Texte présenté:
RDC : A 200 jours de la présidentielle, le régime Tshisekedi plonge en pleine répression
Manifestations réprimées, opposants arrêtés ou empêchés de voyager. Les prochaines semaines s’annoncent compliquées en RDC.
J-200. Les Congolais seront invités à se rendre dans les bureaux de vote dans 200 jours pour élire leur nouveau Parlement et leur président de la République. À moins de 7 mois de cette échéance, le climat politique s’est subitement tendu en RDC, les manifestations de l’opposition ont été violemment réprimées quand elles n’ont pas été simplement interdites et les leaders de l’opposition empêchés de voyager dans le pays.

Objectif A: Quelles mesures prises contre l'opposition le texte sur la présidentielle en RDC mentionne-t-il ?
Objectif B: Poursuivez le texte sur la présidentielle en RDC à partir de sa dernière phrase.

Données fournies:

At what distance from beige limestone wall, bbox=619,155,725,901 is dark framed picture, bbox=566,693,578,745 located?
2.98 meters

Réponse A:
- Manifestations réprimées, parfois violemment
- Manifestations interdites
- Opposants arrêtés
- Opposants et leaders de l'opposition empêchés de voyager dans le pays

Réponse B:
Au centre de toutes ces attentions et inquiétudes du régime de Félix Tshisekedi, la personnalité de Moïse Katumbi, président du parti Ensemble pour la République, ancien gouverneur du Katanga et candidat empêché de s’inscrire à la présidentielle de 2018 par le pouvoir de Joseph Kabila. L’homme, également président du plus grand club de football congolais, a conservé sa popularité dans tout le pays. Il apparaît toujours comme le champion de l’est swahilophone de la République démocratique du Congo, tout en ayant démontré lors de son récent séjour à Kinshasa, sa capacité à fédérer également à l’ouest. Face à cette démonstration de popularité, les autorités congolaises n’ont eu d’autres réponses que d’interdire au candidat et à sa délégation, par des barrages policiers, de se rendre dans les provinces du Kongo central et du Kwilu, voisines de Kinshasa, avant de s’en prendre physiquement et violemment à son principal conseiller.
Enlèvement en plein jour
Mardi 30 mai, en effet, alors que Moïse Katumbi se préparait à quitter Kinshasa en direction de Lubumbashi dans le Haut-Katanga, son conseiller spécial Salomon Kalonda a été enlevé sans ménagement sur le tarmac de l’aéroport par des hommes de la garde républicaine. Un véritable kidnapping en plein jour, digne des pires régimes autoritaires.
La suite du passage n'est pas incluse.